Do you think there might be a problem with the front-end?

import { OpenAIStream, StreamingTextResponse } from 'ai'
import { Configuration, OpenAIApi } from 'openai-edge'

import { nanoid } from '@/lib/utils'

export const runtime = 'edge'

const configuration = new Configuration({
  apiKey: process.env.OPENAI_API_KEY
})

const openai = new OpenAIApi(configuration)

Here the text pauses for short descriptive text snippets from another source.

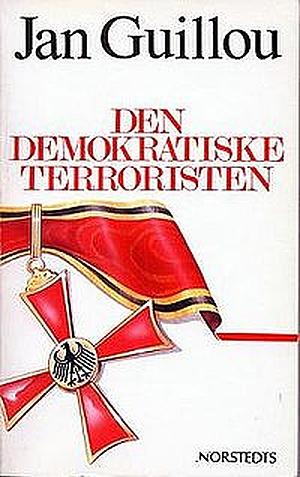 Den demokratiske terroristen: Coq Rouge by Jan Guillou, Jan Guillou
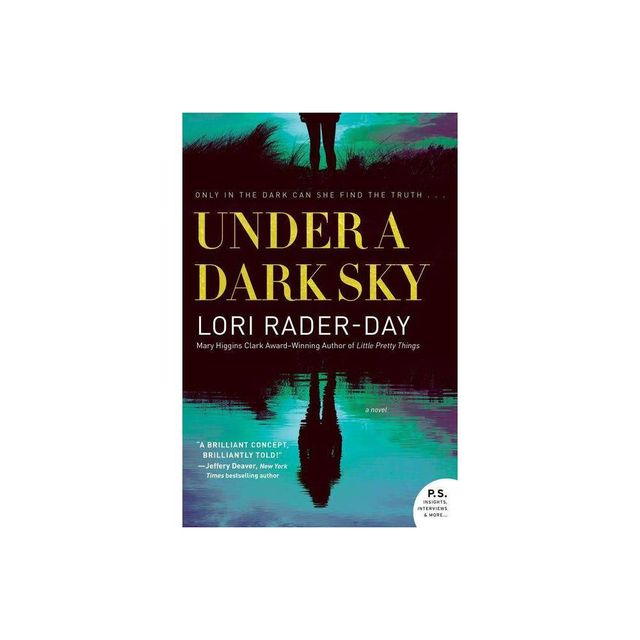 Under a Dark Sky - by Lori Rader-Day (Paperback)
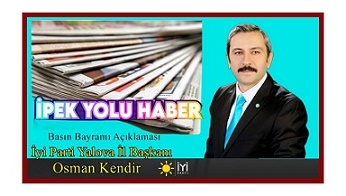İyi parti İl Başkanı Osman kendir’den basın Bayramı açıklaması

export async function POST(req: Request) {
  const json = await req.json()
  const { messages, previewToken } = json

  const res = await openai.createChatCompletion({
    model: 'gpt-3.5-turbo',
    messages,
    temperature: 0.7,
    stream: true
  })

  const stream = OpenAIStream(res)

  return new StreamingTextResponse(stream)
}
'use client'

import { useChat, type Message } from 'ai/react'

import { cn } from '@/lib/utils'
import { ChatList } from '@/components/chat-list'
import { ChatPanel } from '@/components/chat-panel'
import { EmptyScreen } from '@/components/empty-screen'
import { ChatScrollAnchor } from '@/components/chat-scroll-anchor'
import { useLocalStorage } from '@/lib/hooks/use-local-storage'
import { useState } from 'react'
import { Button } from './ui/button'
import { Input } from './ui/input'
import { toast } from 'react-hot-toast'

export interface ChatProps extends React.ComponentProps<'div'> {
  initialMessages?: Message[]
  id?: string
}

export function Chat({ id, initialMessages, className }: ChatProps) {

  const { messages, append, reload, stop, isLoading, input, setInput } =
    useChat({
api: 'http://external_api/api/chat' // use external backend api, instead of NextJS API
      initialMessages,
      id,
      body: {
        id,
        previewToken
      },
      onResponse(response) {
        if (response.status === 401) {
          toast.error(response.statusText)
        }
      }
    })
  return (
    <>
      <div className={cn('pb-[200px] pt-4 md:pt-10', className)}>
        {messages.length ? (
          <>
            <ChatList messages={messages} />
            <ChatScrollAnchor trackVisibility={isLoading} />
          </>
        ) : (
          <EmptyScreen setInput={setInput} />
        )}
      </div>
      <ChatPanel
        id={id}
        isLoading={isLoading}
        stop={stop}
        append={append}
        reload={reload}
        messages={messages}
        input={input}
        setInput={setInput}
      />
    </>
  )
}

I am not sure if the front-end can "understand" our response from the backend.

wb-ts commented 1 year ago

You can check whether frontend can "understand" your response from the backend through checking with development tool(Inspect) on the browser , or you can test with simple project that shows the response from your backend.